* _Work to be completed_: Render as a numbered list the lines from the one containing "Which among all of" through the last line of the entries, both included, and leave out any blank lines.

* _Data entries_:
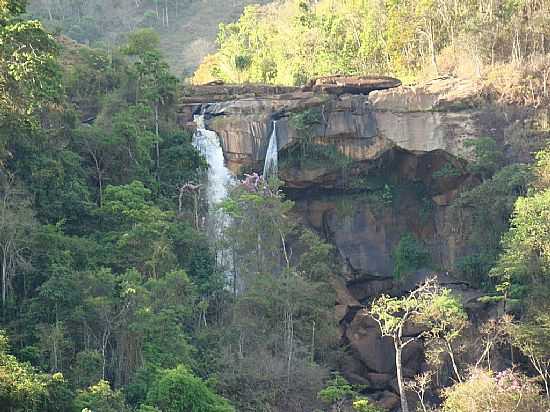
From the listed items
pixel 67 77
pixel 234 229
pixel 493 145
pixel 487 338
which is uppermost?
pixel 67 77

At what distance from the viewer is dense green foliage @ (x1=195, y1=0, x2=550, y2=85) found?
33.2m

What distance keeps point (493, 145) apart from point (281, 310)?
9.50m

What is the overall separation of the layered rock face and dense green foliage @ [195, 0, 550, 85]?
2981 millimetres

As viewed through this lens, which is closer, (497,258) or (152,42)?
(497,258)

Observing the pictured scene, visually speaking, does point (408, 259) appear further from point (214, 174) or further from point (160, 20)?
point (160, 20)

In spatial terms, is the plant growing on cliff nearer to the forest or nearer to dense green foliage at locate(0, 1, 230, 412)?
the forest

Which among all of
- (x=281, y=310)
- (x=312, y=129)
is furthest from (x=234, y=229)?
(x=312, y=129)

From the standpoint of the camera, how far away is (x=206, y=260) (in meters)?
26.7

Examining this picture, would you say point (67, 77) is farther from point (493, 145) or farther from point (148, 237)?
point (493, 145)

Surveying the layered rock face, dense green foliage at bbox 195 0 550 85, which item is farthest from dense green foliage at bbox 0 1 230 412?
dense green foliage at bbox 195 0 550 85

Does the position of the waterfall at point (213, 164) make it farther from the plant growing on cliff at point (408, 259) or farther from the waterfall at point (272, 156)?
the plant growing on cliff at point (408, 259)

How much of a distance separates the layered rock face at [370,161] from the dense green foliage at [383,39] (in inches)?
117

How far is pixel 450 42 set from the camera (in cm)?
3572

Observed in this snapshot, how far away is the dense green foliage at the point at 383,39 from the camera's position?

* _Full response_:
1. Which among all of
2. - (x=281, y=310)
3. - (x=312, y=129)
4. is furthest from (x=234, y=229)?
5. (x=312, y=129)
6. From the standpoint of the camera, how far away is (x=206, y=260) (in meters)?
7. 26.7
8. Examining this picture, would you say point (67, 77) is farther from point (493, 145) or farther from point (148, 237)?
9. point (493, 145)
10. Surveying the layered rock face, dense green foliage at bbox 195 0 550 85, which item is farthest from dense green foliage at bbox 0 1 230 412?
11. dense green foliage at bbox 195 0 550 85
12. Does the position of the waterfall at point (213, 164) make it farther from the plant growing on cliff at point (408, 259) or farther from the waterfall at point (272, 156)?
13. the plant growing on cliff at point (408, 259)
14. How much of a distance separates the layered rock face at [370,161] from the dense green foliage at [383,39] (in inches)?
15. 117
16. How far is pixel 450 42 set from the camera (in cm)?
17. 3572
18. Observed in this snapshot, how far away is the dense green foliage at the point at 383,39 from the camera's position?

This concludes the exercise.